DATA TO USE start

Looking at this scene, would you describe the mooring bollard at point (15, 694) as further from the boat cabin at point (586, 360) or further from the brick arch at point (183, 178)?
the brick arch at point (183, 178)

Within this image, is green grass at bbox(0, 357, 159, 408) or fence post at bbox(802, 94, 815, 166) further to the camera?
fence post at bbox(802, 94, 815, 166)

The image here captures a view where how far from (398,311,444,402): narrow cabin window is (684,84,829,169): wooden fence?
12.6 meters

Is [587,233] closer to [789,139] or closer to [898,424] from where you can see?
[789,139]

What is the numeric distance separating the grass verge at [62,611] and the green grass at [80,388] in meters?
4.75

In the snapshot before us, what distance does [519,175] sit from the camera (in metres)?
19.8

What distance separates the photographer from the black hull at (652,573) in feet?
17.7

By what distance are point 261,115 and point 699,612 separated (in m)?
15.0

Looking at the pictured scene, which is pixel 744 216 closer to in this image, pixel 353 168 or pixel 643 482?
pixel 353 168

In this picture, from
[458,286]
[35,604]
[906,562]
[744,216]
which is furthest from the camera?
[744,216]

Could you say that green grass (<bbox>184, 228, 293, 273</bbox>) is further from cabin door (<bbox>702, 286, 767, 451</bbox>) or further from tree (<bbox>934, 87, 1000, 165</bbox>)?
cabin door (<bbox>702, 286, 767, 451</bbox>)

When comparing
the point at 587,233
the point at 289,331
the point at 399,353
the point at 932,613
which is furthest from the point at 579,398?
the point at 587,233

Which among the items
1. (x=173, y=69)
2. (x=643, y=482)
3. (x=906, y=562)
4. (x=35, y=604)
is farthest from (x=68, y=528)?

DATA TO USE end

▶ [SHORT PROBLEM]
All the data must be duplicated exactly, with nothing added or removed.

▶ [REPLY TO THE TASK]
Looking at this scene, would you describe the mooring bollard at point (15, 694) as further from the boat cabin at point (586, 360) or further from the brick arch at point (183, 178)?
the brick arch at point (183, 178)

Within this image, is green grass at bbox(0, 357, 159, 408) or fence post at bbox(802, 94, 815, 166) further to the camera?
fence post at bbox(802, 94, 815, 166)

The image here captures a view where how far from (398,311,444,402): narrow cabin window is (684,84,829,169): wooden fence?
12.6 meters

Is [587,233] closer to [789,139] or closer to [898,424] from where you can see?
[789,139]

What is the numeric distance separating the grass verge at [62,611] and the green grass at [80,388] in meters?
4.75

In the snapshot before us, what distance does [519,175] sit from the camera (in metres)?
19.8

What distance separates the photographer from the black hull at (652,573) in feet?
17.7

By what distance are point 261,115 and point 699,612 separated (in m)?
15.0

Looking at the pictured scene, which is pixel 744 216 closer to in this image, pixel 353 168 or pixel 643 482?
pixel 353 168

In this picture, from
[458,286]
[35,604]
[906,562]
[744,216]
which is furthest from the camera?
[744,216]

Could you say that green grass (<bbox>184, 228, 293, 273</bbox>) is further from cabin door (<bbox>702, 286, 767, 451</bbox>) or further from tree (<bbox>934, 87, 1000, 165</bbox>)?
cabin door (<bbox>702, 286, 767, 451</bbox>)

When comparing
the point at 587,233
the point at 289,331
the point at 399,353
the point at 932,613
which is furthest from the point at 579,398?
the point at 587,233

Which among the items
1. (x=173, y=69)
2. (x=643, y=482)
3. (x=906, y=562)
4. (x=35, y=604)
is farthest from (x=68, y=528)?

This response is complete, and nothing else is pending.